LISTED RECORDS ▸
Segment Open

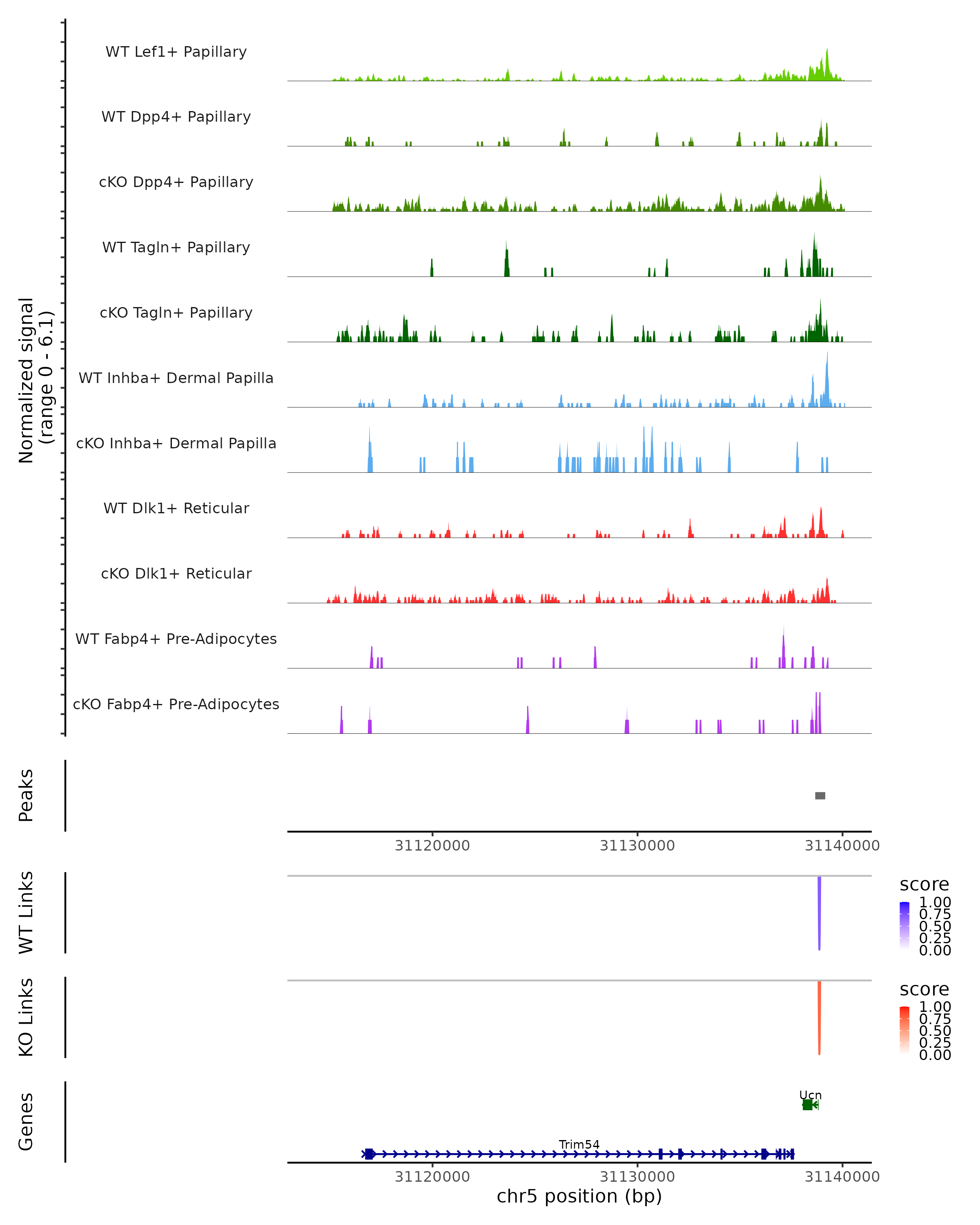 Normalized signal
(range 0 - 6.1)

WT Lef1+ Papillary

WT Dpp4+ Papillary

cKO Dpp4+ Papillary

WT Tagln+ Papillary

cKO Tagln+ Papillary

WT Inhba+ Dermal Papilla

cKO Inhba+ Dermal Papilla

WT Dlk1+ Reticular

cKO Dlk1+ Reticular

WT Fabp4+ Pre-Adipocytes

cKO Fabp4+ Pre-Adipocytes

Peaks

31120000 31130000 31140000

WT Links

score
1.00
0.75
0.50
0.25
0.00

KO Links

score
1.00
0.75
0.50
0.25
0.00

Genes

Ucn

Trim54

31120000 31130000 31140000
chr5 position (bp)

Segment Closed
Segment Open

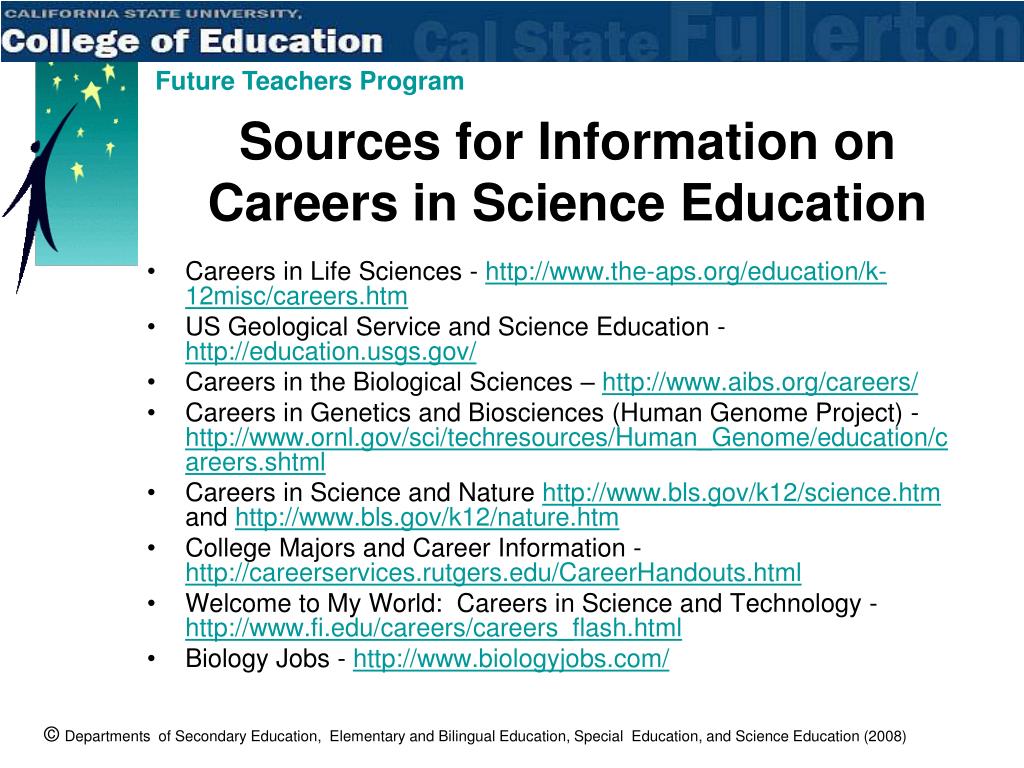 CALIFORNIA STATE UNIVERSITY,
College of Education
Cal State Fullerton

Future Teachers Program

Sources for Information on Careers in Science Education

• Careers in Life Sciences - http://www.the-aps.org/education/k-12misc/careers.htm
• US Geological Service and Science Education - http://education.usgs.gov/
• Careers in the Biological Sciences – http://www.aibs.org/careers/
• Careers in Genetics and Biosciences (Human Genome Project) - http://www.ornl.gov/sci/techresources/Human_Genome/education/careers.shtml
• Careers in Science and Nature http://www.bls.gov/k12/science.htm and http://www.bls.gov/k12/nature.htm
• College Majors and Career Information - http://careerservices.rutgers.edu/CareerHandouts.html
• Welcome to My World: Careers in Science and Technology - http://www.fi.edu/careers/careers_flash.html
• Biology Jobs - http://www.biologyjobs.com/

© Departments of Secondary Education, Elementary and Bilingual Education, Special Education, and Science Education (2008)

Segment Closed

WORK REQUEST ▸ Look through the material above for the string "Inhba" and copy each line that has it.

PROBLEM SOLUTION ▸
WT Inhba+ Dermal Papilla
cKO Inhba+ Dermal Papilla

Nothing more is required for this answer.